Even for people in the final stage of advanced cancers, it’s important to live until you die, not die while you’re still living, and be aware of the need for an individually-tailored palliative care plan.

“Prepare for the possibility that time is limited by writing up and discussing a Living Will with your family, refer yourself to a Hospice sooner rather than later (getting on the programme can take a while), find a specialist in pain management such as the new breed of physicians trained by experts like the University of Cape Town’s Dr Liz Gwyther, Chairperson of Hospice and Palliative Care Association of South Africa, and Dr Michelle Meiring, Director of the new PaedsPal Palliative Care Unit in Rondebosch, Cape Town,” says Greeff. “Investigate the care offered by your medical aid: Discovery Health’s Advanced Illness Benefit being an excellent example of care on offer to patients with advanced illness. There are options that fully cover palliative home care, including a co-ordinator. But, most of all, get on with life and enjoy your family or the things you love.”

Greeff has seen the massive benefits of putting in the work required by what she terms anticipatory grieving. Saying goodbye to everyone who counts in your life takes time. “If done well, you have a good death and the grief of your family will be much less traumatic because of this sharing,” she says.

Again, she gives an example of how a social worker (or any proficient facilitator), can sometimes make a huge difference. Several years ago, she worked with a young woman who had advanced ovarian cancer and whose family were convinced that simply being positive about everything would make the desired difference. Even fear could be banished by simply thinking positive thoughts, she was told.

Frustrated and tearful at nobody wanting to talk about her impending death, this woman asked Greeff to arrange a family meeting. Here she addressed each member of the family, telling them how much she loved them and what they each meant to her, promising to try and be more positive. They in turn shared their feelings for her. They enjoyed a bottle or two of wine afterwards. Two weeks later she died, peacefully and without regrets. “The family were so grateful. They’d all said what they wanted to say and held onto her words with great appreciation. Openness and vulnerability are not negative. Speak and prepare your families and children for what will happen,” says Greeff.

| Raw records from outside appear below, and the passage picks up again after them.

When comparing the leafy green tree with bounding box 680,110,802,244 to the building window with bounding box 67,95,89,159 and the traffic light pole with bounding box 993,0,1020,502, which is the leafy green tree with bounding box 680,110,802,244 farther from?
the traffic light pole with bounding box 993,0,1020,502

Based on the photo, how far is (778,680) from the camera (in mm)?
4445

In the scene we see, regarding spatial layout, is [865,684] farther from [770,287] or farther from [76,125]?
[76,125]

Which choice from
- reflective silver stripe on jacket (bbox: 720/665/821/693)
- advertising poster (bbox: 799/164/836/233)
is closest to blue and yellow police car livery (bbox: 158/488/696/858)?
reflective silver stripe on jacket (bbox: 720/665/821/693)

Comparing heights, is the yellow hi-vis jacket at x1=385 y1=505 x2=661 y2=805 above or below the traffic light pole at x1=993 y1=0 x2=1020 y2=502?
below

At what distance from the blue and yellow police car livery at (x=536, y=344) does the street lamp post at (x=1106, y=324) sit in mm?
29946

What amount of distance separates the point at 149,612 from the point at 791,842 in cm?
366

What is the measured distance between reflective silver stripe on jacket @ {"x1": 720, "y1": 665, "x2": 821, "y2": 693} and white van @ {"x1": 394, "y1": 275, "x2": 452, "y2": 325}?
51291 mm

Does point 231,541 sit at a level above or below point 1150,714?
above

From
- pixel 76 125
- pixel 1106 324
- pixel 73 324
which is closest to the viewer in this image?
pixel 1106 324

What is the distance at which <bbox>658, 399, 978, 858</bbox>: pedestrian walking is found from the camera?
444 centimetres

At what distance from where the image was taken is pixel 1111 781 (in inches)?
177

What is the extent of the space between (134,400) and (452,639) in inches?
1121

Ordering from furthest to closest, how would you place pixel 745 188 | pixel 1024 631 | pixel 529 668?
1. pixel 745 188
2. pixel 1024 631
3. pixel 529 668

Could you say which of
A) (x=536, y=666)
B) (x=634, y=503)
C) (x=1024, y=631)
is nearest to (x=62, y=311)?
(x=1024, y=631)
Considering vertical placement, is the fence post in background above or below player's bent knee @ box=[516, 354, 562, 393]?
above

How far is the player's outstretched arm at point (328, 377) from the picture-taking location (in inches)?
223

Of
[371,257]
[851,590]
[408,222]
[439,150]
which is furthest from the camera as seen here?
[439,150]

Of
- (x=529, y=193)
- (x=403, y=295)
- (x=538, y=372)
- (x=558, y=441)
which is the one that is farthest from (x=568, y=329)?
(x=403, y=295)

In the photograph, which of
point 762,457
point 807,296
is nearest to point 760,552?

Another patient tip from her regarding this phase is to leave some kind of legacy. “Make a video, write a letter, compile a photo album,” she urges. To this day, she still has clients who recognise her years later and thank her for having helped them to have the hardest of conversations. For those left behind, there’s the after-care for grief, helping them to find closure, and avoiding possible long-lasting and debilitating depression. Again, the message is don’t fly solo - you risk a crash and burn. Get the help you are entitled to.

Societal challenges can be obstacles to treatment

The Cancer Alliance has launched its Cancer Tool Kit and will each month elaborate on one aspect, in line with the WHO’s cancer goals.

Education is a vital part of advocacy and Greeff wants to get a cancer awareness drive going in primary and high schools to increase knowledge and reduce stigma, using ideas from the Live-Strong Foundation to South Africanise a curriculum.

“It’s all about stopping cancer before it gets started whenever possible, treating and mitigating the side-effects if it does, and handling it gracefully and minimising pain if it becomes incurable. All this while creating the best quality of life possible for patients,” she adds.

All medical information found in this article is for educational and informational purposes only. Discovery Health publishes this content to help empower cancer patients and their families by promoting a better understanding of cancer. The views expressed by all of the contributing healthcare providers are their independent, professional medical opinions and do not necessarily constitute the views of Discovery Health Pty (Ltd).